Jésus embrasse le petit enfant comme pour dire : Soyez capables d’accueil pour les plus dépendants, comme cet enfant. Mettez votre énergie à cet accueil. Et il en faudra, de l’énergie, car il y a toujours des surprises avec un enfant. Voilà, dit Jésus, qui sera le plus grand : c’est le plus petit. Attention, pas question d’infantilisme pour autant !Jésus ne nous demande pas d’avoir des sentiments d’enfant, mais de nous mettre dans la situation de l’enfant. Parce que l’enfant, c’est celui qui voit les autres comme des grands. Et le plus grand dans le Royaume, c’est celui qui saura voir dans les autres, des grands. Et non des pauvres types dont on se moque gentiment, en cachette.
J’aime bien ces quelques mots de Bertrand Gournay : “Toute relation à l’enfant touche l’infini de Dieu… Le petit est prioritaire, le plus faible est le lieu privilégié de la présence de Dieu… Bonne Nouvelle: le plus petit, c’est le plus grand au regard de Dieu.” Et tout le monde connaît la phrase de khalil Gibran: “Et si vous voulez connaître Dieu, ne soyez pas préoccupés de résoudre des énigmes. Regardez plutôt autour de vous, et vous le verrez jouant avec vos enfants.”
J’aime ces quelques lignes parce qu’elles disent beaucoup de la foi chrétienne. Au nom de la seule croyance en Dieu il est arrivé que l’on cherche le pouvoir, et même qu’on maltraite et qu’on tue. Impossible au nom de la foi chrétienne puisqu’elle reconnaît le visage du Christ dans le plus petit. Alors on ne peut que s’entraider à vivre le respect, en particulier du plus petit, et à ne jamais faire de sacré qui ne soit pas d’abord humain.

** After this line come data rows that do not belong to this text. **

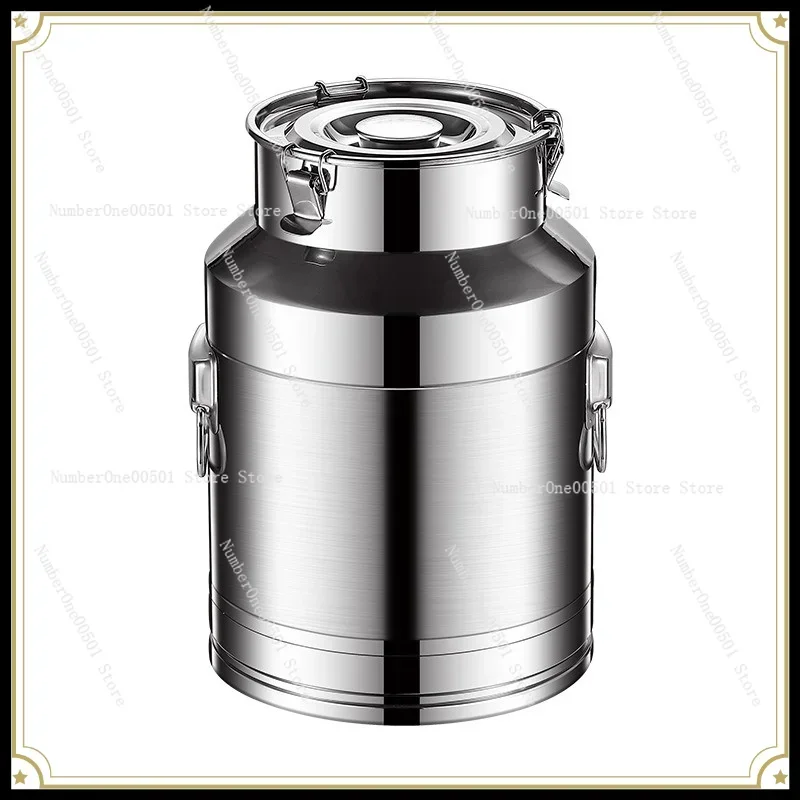Stainless Steel Sealed Barrel Food Grade Oil Barrel Storage Tank Sparkling Wine Barrel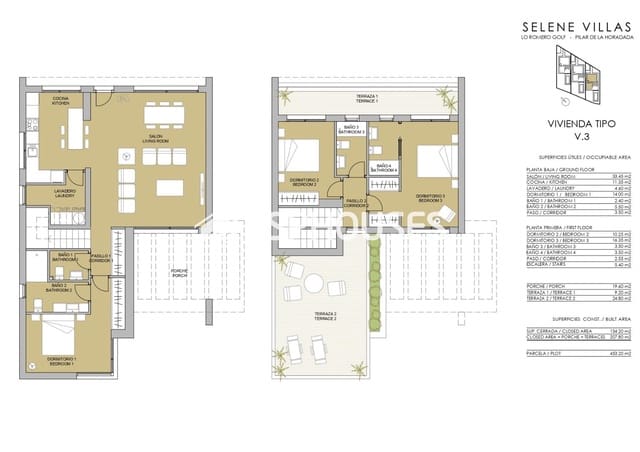3 soverom Villa til salgs i Pinar de Campoverde, Pilar de la Horadada med svømmebasseng - € 698 000 (Ref: 9445082)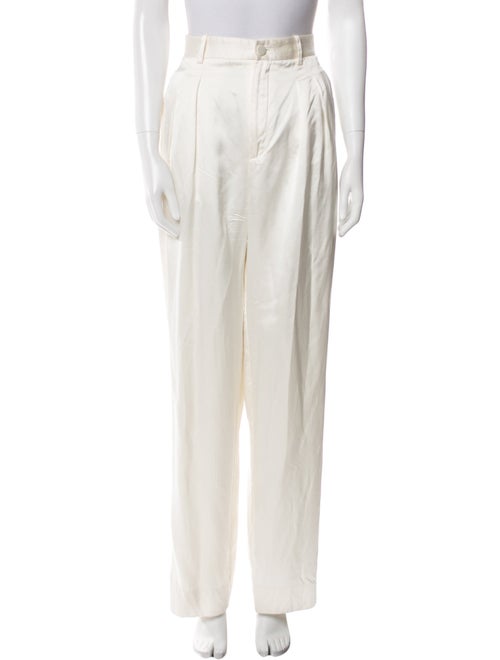 Nili Lotan Silk Straight Leg Pants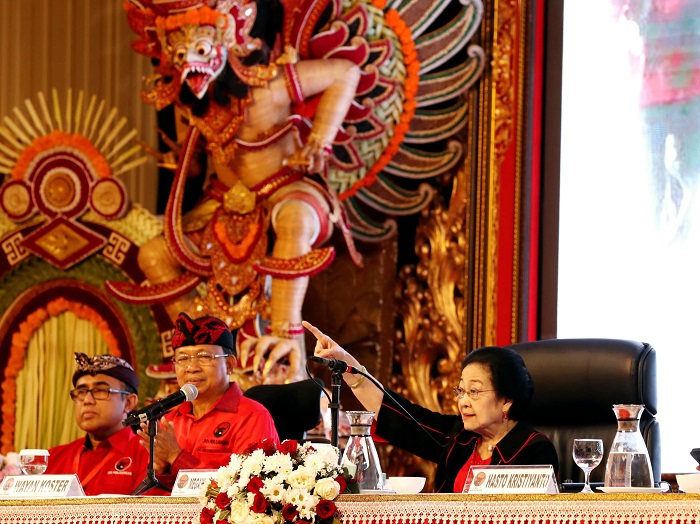 Dua Jam Berpidato, Megawati Instruksikan Kader PDIP Bali Kerja Keras Turun ke Bawah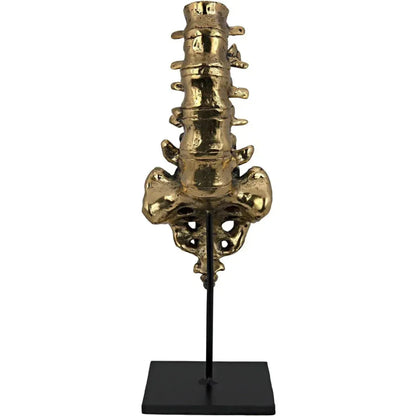 Vertebrae Antique Brass and Steel Sculpture - LOOMLAN - Noir - Statues & Sculptures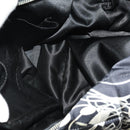 CHANEL Chain Tote Bag Nylon Black Silver CC Auth 203235A-17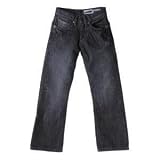 Volcom Black Zip Denim Pant - Boys'
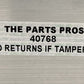 14-24 Maserati Ghibli Passenger Right Rear Door Glass Window Single Pane OEM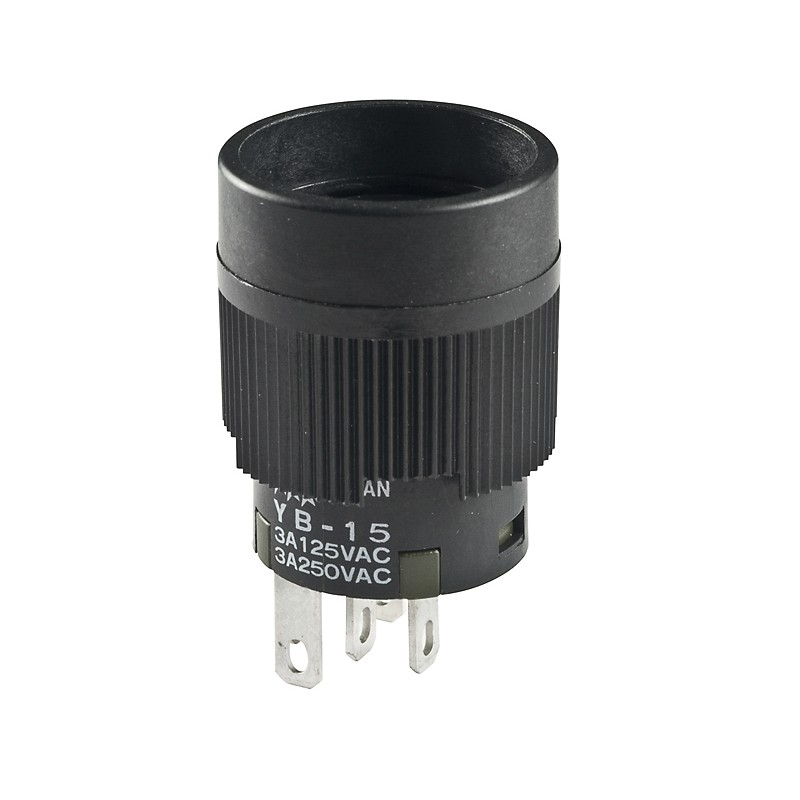 1 pcs - NKK Switches Push Button Switch, On-(On), Panel Mount, 15mm Cutout, SPDT, IP65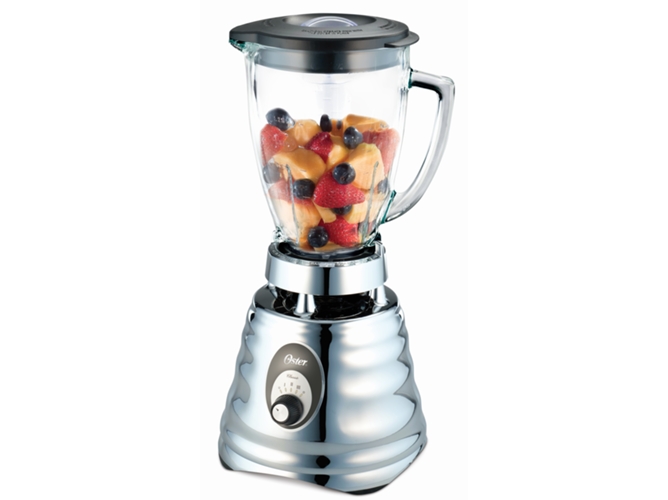 Batidora de Vaso OSTER Clasica 4655 (600 W - 1.25 L - Plateado)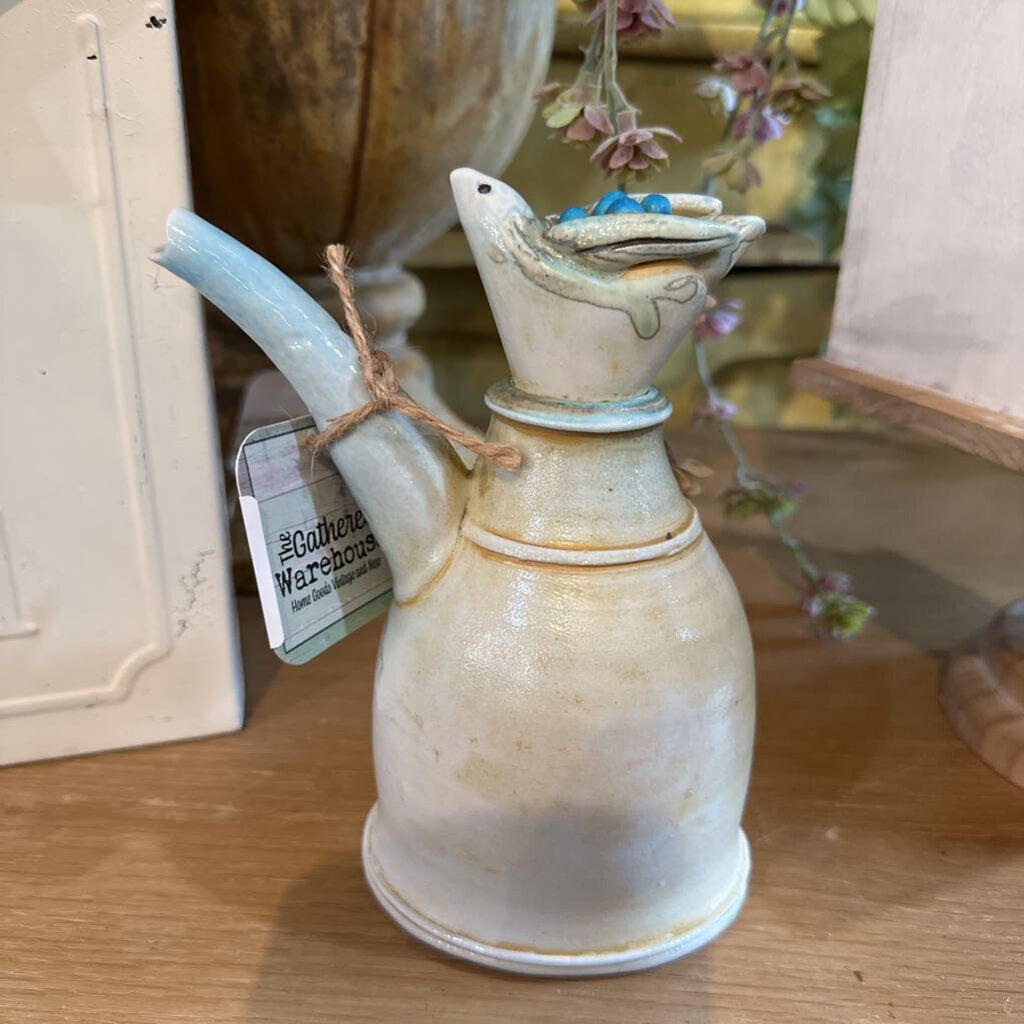 WHIMSICAL BIRD TEAPOT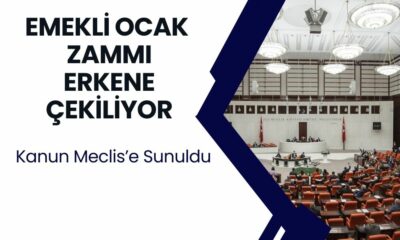 2025 emekli zammı erkene alındı! Teklif Meclis’e sunuldu! 5 katına çıkarılacak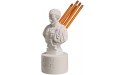 Ides of March Pencil Holder Office Decor Julius Caesar Bust Statue Pen Holder for Desk Organizers and Accessories by WHAT ON EARTH - BITO0W2AV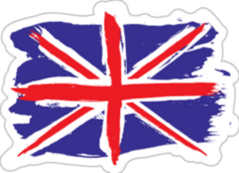 Grunge England Flag Sticker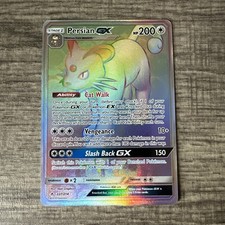 Persian GX (Rainbow) Secret Rare Holo SM - Unbroken Bonds 227/214 NM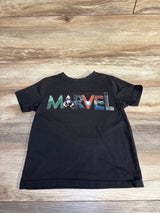 Marvel Logo Shirt Black sz 4-5T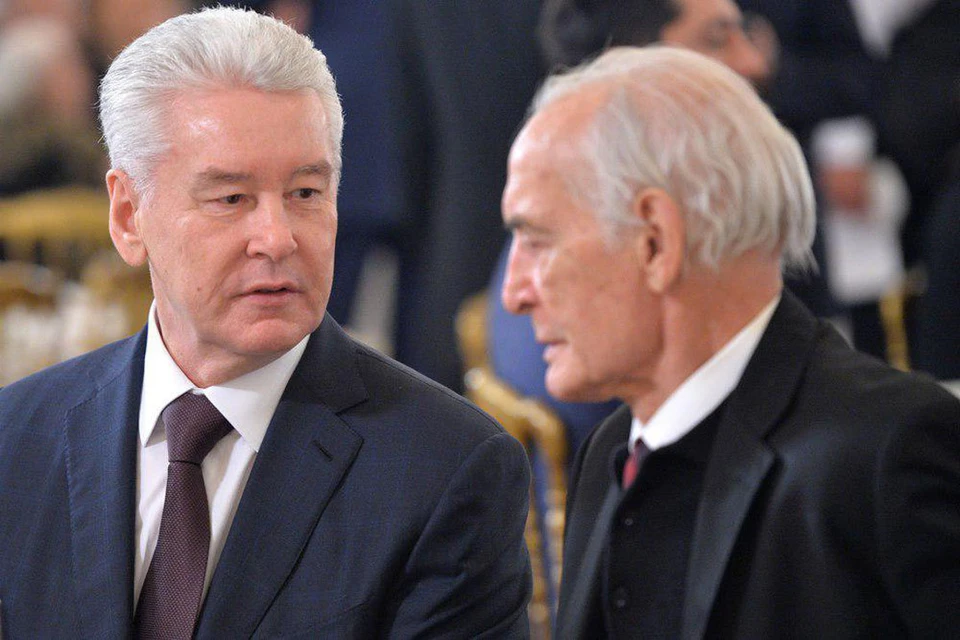 Сергей Собянин и Василий Лановой поздравили москвичей. Фото: Алексей Дружинин/ТАСС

La tentation fondamentale des hommes est souvent d’être forts comme des dieux ou comme Dieu. Alors que notre vocation c’est d’être modestement comme Jésus comme y invite la fameuse phrase au baptisé, inventée par un prêtre de Rennes il y longtemps : “Fais paraître dans ta vie un nouvel aspect du visage de Jésus-Christ que personne n’a encore manifesté comme tu sauras le faire.”
Et dans un livre de Bernard Feillet :“Ce que nous demandons à l’Eglise, c’est de ne pas rendre Dieu impossible aux hommes, c’est de respecter les voies qu’ils explorent, de les aider à en découvrir le sens, d’accompagner ceux qui le lui demandent sur le chemin où ils cherchent Dieu.”